There is no answer to the question of whether geo- or climate-engineering can have a lasting impact on ski tourism. Research has only just entered the gondola and is far from reaching the summit. Ultimately, geo- and climate-engineering are comparable to the hangover that hits you after a boisterous après-ski party. You can try to fight the hangover with lots of water, rollmops and counter beer. It would have been better not to let it get that far in the first place. But of course it's not that simple. Doing without is often difficult, but it can pay off. Less is more. Today more than ever.

1. Solar Radiation Management (SRM) aims to reduce incoming solar radiation in order to cool the earth. This is where the Intergovernmental Panel on Climate Change currently warns against most measures.

2. Carbon Dioxide Removal (CDR) has been instrumental in reducing harmful CO₂-in the eye. It is to be sucked out of the air or removed from the atmosphere in order to store it permanently. Here, even the Intergovernmental Panel on Climate Change is of the opinion that in the context of net-zero greenhouse gas emission targets, it will ultimately not be possible to achieve CO₂-removal.

Some methods intervene massively in the climate cycles of nature. The consequences and effects are still partly unclear, little researched and exist only in simulation models. Therefore, in addition to intended positive effects, there are also unintended negative effects.

Advantages:

• Currently, it does not look like we can decisively reduce emissions globally through our behavior.
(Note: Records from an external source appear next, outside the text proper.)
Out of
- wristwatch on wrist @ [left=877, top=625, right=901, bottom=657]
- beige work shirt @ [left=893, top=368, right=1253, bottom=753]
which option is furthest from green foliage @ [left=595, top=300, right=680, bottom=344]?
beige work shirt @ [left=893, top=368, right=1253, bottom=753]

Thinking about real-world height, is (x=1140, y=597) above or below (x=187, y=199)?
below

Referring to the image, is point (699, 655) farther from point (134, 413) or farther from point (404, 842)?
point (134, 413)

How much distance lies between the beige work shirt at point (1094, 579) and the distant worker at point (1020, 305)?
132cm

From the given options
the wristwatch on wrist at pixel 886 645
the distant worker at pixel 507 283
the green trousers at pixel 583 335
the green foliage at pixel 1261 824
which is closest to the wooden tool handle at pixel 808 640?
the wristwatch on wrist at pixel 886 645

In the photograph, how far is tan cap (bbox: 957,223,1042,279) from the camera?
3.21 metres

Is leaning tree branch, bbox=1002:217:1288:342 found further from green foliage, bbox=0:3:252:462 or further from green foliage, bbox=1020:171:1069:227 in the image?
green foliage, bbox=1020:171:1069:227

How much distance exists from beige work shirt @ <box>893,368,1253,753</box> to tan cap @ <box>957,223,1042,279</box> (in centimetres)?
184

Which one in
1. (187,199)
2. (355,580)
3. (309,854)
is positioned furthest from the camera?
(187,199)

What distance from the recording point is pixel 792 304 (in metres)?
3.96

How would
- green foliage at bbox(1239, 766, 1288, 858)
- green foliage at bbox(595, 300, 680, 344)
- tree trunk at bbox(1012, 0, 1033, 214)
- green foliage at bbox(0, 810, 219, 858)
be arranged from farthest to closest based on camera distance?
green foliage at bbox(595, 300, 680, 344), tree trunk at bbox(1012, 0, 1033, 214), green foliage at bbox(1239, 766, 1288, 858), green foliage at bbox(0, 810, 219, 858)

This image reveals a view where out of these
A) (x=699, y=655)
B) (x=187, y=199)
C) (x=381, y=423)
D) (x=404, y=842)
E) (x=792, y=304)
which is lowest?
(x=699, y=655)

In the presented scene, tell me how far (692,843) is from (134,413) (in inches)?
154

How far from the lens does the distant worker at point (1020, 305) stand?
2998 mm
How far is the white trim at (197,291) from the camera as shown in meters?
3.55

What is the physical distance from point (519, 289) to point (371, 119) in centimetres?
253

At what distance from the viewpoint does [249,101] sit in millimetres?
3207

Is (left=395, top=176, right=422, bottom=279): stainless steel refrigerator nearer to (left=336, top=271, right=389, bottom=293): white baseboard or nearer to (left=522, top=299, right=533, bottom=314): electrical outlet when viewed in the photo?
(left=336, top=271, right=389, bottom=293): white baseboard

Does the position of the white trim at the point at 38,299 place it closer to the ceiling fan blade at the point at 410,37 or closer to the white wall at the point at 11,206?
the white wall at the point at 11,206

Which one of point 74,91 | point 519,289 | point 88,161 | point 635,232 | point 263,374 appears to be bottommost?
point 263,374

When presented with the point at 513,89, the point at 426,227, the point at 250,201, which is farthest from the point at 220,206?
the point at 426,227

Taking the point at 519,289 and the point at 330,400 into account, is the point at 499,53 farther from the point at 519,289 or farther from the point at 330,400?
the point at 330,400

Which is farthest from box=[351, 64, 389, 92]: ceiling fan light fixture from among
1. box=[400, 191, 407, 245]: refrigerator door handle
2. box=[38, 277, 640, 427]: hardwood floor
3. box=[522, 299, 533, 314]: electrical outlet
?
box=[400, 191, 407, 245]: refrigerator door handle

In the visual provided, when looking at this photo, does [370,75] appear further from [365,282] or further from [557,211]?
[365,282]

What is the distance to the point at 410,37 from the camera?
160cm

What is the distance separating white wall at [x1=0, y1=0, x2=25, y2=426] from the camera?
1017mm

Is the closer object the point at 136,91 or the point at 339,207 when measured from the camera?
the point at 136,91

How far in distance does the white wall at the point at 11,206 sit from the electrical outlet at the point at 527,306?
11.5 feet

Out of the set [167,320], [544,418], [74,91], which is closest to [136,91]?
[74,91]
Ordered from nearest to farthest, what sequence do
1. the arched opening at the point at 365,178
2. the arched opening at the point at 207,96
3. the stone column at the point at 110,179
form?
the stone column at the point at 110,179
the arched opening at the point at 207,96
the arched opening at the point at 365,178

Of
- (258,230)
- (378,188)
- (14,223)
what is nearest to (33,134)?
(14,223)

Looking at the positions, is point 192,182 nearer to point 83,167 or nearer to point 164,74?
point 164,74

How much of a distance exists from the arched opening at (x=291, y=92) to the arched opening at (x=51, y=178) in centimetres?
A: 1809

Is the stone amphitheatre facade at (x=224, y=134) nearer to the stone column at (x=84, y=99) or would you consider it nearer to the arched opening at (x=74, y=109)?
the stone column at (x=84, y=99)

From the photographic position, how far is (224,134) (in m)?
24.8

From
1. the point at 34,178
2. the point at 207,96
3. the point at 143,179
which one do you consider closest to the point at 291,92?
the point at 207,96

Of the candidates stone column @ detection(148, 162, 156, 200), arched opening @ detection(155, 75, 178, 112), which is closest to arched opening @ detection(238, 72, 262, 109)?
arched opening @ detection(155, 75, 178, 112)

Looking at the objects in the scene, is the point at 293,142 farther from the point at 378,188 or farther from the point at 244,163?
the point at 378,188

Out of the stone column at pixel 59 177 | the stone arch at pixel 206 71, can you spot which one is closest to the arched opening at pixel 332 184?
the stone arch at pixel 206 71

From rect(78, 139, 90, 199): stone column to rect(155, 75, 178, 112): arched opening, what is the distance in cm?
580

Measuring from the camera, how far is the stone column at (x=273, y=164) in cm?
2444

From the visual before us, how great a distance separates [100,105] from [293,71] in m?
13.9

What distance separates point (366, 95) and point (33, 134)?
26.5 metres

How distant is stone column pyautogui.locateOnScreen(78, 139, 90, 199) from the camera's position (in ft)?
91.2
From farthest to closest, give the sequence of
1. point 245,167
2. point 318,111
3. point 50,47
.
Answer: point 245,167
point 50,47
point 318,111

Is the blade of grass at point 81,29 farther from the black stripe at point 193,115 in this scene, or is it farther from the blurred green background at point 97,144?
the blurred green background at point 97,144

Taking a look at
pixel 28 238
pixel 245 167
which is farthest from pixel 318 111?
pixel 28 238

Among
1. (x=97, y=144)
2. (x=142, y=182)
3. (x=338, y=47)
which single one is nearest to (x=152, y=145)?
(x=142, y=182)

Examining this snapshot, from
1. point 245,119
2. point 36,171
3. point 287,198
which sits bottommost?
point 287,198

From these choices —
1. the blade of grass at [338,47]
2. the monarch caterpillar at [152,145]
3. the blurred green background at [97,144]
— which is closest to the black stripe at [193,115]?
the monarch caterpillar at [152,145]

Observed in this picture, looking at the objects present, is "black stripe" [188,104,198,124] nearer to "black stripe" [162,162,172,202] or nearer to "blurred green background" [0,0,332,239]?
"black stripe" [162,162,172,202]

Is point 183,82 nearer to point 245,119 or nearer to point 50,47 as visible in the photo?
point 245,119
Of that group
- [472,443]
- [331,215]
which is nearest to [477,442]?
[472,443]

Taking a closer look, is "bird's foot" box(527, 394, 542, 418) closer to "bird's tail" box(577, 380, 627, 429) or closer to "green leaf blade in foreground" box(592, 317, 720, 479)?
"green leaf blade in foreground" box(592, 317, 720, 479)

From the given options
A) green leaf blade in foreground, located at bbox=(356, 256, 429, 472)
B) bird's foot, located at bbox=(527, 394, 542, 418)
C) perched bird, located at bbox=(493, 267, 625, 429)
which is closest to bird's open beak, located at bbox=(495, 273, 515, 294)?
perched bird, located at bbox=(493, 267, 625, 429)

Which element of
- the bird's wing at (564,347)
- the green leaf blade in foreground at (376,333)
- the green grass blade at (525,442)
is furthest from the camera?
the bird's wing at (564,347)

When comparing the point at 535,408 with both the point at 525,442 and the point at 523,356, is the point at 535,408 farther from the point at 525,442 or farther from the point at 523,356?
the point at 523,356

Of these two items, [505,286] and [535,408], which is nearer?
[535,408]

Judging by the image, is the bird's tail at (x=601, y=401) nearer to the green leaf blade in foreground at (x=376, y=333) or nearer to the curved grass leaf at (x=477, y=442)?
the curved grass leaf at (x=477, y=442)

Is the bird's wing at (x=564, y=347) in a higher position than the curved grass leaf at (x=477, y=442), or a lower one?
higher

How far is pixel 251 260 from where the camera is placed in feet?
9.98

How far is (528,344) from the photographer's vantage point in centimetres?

Geo- or climate-engineering can help as a "contingency plan". This is because the global temperature of the earth can actually be deliberately changed by some actions.
• Removing carbon dioxide from the air (CDR) poses fewer risks than Solar Radiator Management (SRM) in some cases. To meet climate goals, the Intergovernmental Panel on Climate Change does not rule out CDR.

Disadvantages:

• The danger is obvious: geo and climate engineering can quickly be used as an excuse for less climate action. Why CO₂ reduction when climate engineering exists?
• Many measures are still in the development phase and are based on model calculations and simulations. Possible consequences and the triggering of unintended chain reactions are difficult to predict. Even the risks involved in field tests would be extremely high. This applies above all to solar radiator management.
• Many methods are extremely expensive. They also require a lot of energy, raw materials, and produce additional emissions.
• Change in rainfall patterns and entire crops could fail, especially with SRM interventions. Entire Ecosystems could be destroyed.
• Injection of sulfur oxide into the stratosphere could further damage the ozone layer, the sky would bleach, acid rain would fall from the sky. Solar panels would be able to deliver less power.
• The question of sustainability of the measures? Completely open.
• Unknown, unpredictable impacts that could be different regionally.
• Extremely high costs.
• In terms of international law, there is no valid set of rules yet. Who wears the hat, who is allowed to regulate the temperature on earth? Will this be decided by a supranational control?
• Political, social, but also warlike conflicts could arise.